Much in Geov's article is not widely known. As a critical reader, I would
like to ask him to provide citations for such information as
the number and size of Boeing's D.C. lobbying firms,
the amount of its contributions to the Hungarian NATO membership
campaign,
its environmental record,
the relative size of its commercial R&D funding sources, and
the amount, or lack thereof, of federal taxes it paid in 1995.
Although I expect the information is openly available, it appears
piecemeal when one is not looking for it and takes a lot of effort to track
down when one is looking for it. Since Geov has already done that research,
I ask that he please share it with his readers. For the same reason, it
would be very helpful if ETS! includes references in future such articles.

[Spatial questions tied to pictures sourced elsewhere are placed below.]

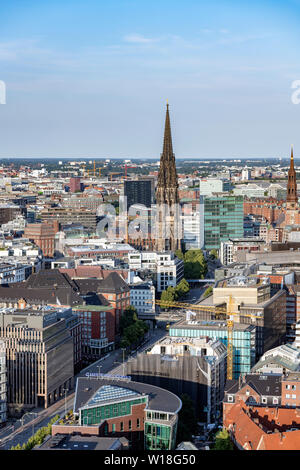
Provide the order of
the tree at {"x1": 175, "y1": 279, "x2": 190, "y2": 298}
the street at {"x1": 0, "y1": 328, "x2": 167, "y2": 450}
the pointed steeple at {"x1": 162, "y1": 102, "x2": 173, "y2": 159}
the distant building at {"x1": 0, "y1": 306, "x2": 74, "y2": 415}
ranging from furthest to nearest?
the pointed steeple at {"x1": 162, "y1": 102, "x2": 173, "y2": 159} < the tree at {"x1": 175, "y1": 279, "x2": 190, "y2": 298} < the distant building at {"x1": 0, "y1": 306, "x2": 74, "y2": 415} < the street at {"x1": 0, "y1": 328, "x2": 167, "y2": 450}

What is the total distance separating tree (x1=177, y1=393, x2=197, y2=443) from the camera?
2842cm

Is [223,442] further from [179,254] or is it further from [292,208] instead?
[292,208]

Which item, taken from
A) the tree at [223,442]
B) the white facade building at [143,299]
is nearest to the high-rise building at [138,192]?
the white facade building at [143,299]

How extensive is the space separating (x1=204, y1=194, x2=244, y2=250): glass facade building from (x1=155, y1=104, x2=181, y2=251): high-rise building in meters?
7.11

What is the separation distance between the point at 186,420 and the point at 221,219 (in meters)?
51.0

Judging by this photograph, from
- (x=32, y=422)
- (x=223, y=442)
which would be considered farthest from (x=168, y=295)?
(x=223, y=442)

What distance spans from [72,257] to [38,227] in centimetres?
1016

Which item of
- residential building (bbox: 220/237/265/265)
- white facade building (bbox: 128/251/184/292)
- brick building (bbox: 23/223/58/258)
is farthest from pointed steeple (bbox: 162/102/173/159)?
white facade building (bbox: 128/251/184/292)

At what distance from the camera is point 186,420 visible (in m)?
29.9

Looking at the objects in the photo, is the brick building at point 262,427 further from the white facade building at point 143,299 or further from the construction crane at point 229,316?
the white facade building at point 143,299

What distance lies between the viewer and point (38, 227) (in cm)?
7306

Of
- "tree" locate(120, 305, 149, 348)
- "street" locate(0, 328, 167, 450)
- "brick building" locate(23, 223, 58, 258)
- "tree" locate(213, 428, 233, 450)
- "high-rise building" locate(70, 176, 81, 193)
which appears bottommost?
"street" locate(0, 328, 167, 450)

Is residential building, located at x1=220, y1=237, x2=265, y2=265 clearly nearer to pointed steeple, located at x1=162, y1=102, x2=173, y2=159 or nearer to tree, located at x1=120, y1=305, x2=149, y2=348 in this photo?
pointed steeple, located at x1=162, y1=102, x2=173, y2=159
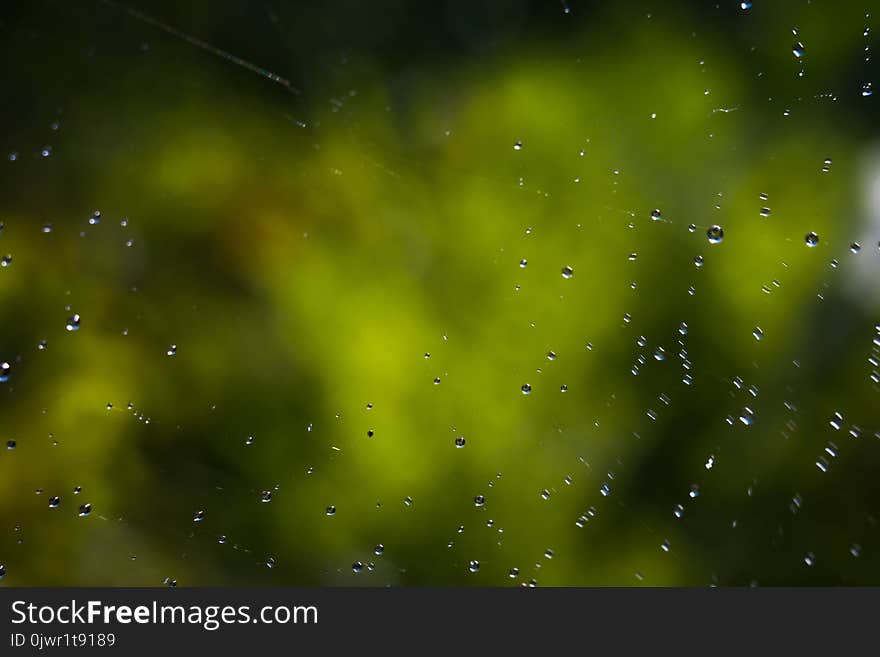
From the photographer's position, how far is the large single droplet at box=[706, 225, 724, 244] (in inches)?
65.4

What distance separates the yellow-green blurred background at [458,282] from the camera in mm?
1643

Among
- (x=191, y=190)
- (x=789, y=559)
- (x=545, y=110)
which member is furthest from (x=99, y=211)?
(x=789, y=559)

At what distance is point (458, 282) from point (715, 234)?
0.53 m

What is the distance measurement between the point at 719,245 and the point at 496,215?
1.52 ft

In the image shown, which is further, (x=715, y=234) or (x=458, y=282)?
(x=458, y=282)

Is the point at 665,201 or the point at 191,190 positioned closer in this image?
the point at 665,201

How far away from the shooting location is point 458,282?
5.78ft

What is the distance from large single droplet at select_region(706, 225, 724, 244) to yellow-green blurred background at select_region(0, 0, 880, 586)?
0.02m

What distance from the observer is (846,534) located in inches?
65.5

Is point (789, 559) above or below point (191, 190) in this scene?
below

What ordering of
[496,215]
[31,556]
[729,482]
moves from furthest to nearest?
[496,215] < [729,482] < [31,556]

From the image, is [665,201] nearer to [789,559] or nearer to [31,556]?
[789,559]

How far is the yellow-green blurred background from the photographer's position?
1.64 meters

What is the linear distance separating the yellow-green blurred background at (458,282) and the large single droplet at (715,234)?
0.02 metres
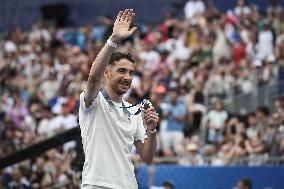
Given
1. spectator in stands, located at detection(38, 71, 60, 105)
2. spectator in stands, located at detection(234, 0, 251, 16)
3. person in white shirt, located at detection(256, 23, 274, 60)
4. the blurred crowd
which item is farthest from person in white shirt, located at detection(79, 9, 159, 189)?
spectator in stands, located at detection(234, 0, 251, 16)

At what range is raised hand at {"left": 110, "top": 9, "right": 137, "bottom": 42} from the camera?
604 centimetres

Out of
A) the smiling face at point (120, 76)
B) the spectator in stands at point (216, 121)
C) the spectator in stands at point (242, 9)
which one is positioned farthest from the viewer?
the spectator in stands at point (242, 9)

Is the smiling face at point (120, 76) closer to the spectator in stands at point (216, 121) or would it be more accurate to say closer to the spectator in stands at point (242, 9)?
the spectator in stands at point (216, 121)

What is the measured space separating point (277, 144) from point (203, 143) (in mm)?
2080

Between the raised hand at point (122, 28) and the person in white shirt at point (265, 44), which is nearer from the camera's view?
the raised hand at point (122, 28)

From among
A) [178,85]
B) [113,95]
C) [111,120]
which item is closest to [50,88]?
[178,85]

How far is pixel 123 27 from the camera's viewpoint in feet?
20.1

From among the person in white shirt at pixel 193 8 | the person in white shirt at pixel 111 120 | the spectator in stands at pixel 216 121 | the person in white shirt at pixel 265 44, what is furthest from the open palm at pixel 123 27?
the person in white shirt at pixel 193 8

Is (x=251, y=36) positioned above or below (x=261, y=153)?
above

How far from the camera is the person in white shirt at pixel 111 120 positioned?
609cm

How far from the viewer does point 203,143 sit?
15.5m

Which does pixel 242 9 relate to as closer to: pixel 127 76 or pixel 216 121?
pixel 216 121

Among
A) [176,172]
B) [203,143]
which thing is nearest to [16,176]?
[176,172]

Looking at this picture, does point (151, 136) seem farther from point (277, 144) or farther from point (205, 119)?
point (205, 119)
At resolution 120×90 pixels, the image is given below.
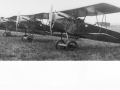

This would provide a place "to start," by letting readers know where they
can find out more.
A piece containing references also presents a more solid case to those who
would not already agree with its arguments.
Keep up the good work,
--Andrew Fung, Kirkland
G.P. replies: At present we don't have room for footnotes or citations,
but are happy to pass along source info to whomever asks. (Except, of
course, when we make shit up.) For the Boeing article, Ken Silverstein has
had several excellent articles (Feb 1-15 97 CounterPunch, May 97 Harper's)
on Boeing's lobbying, China ties, tax non-burdens, and arms deals. Locally,
the Stranger (2-6-97) and Weekly (9-24-97) had good info on who buys
Boeing's wares and the China connection. Center for Defense Information in
D.C., 202-862-0700, has great info on military budgets and contractors.
Articles on 2-2-98, the day after Clinton announced his latest budget, in
the Wash. Post & locally. Current news on the "restructuring" plan, racial
discrimination lawsuit, and lack of dividends brought it up to date. Throw
in Net sources (including a rather esoteric one from Central Europe on NATO
expansion), plus several articles on Boeing's production woes, outsourcing
practices, & enviro record. And, of course, there's Boeing's own web site,
with annual report (zzz), and its ever-helpful media relations office
(206-655-6123). There was probably other stuff in the folder I cribbed from,
too. We do it so readers don't have to!
Liquid Sodium Blues
Dear Gang of Inappropriate Anarchist Activists,
In the Mar. 24 ETS!, local misfits wrote: "...someone over at
Hanford is probably kicking themselves that they never used liquid sodium."
My memory may fail me here, but didn't the Fraud Faux Tax Flummery (FFTF)
reactor, beloved darling of Locke and Murray, use liquid sodium? I seem to
remember the concern over decommissioning it emanated from this, as
removing the metal would shut the thing down permanently. (They saw this as
bad, for some reason.)
Geek note: engineers just love the idea of liquid metal in power
plants, not just nuclear ones. Not only does a liquid-metal design make
them "cool" in the eyes of other geeks (my power plant is more exotic than
yours, nya nyah) but metals have a Prandtl number of 0.01 (water has a
Pr=7), meaning a huge efficiency for the heat exchangers, and
consequently for the power plant itself. This lead (pun intended!) to power
plants using mercury in their turbines. Apparently, cleanup costs did not
get counted in those cases, either!
Please keep up the usual good job of reporting real news, with real
attitude, that real people need to perform as real citizens in a real
republic--no matter how much all those ideas annoy the powers-that-be. An
extra round of accolades to Ms. Tomchick, who can explain economics so well
she must have been thrown out of an economics program for making too much
sense.
Power On,
--Tensor, Seattle
Ed. reply: Your memory is excellent. By any chance would you be
interested in coming in once a week and proofreading?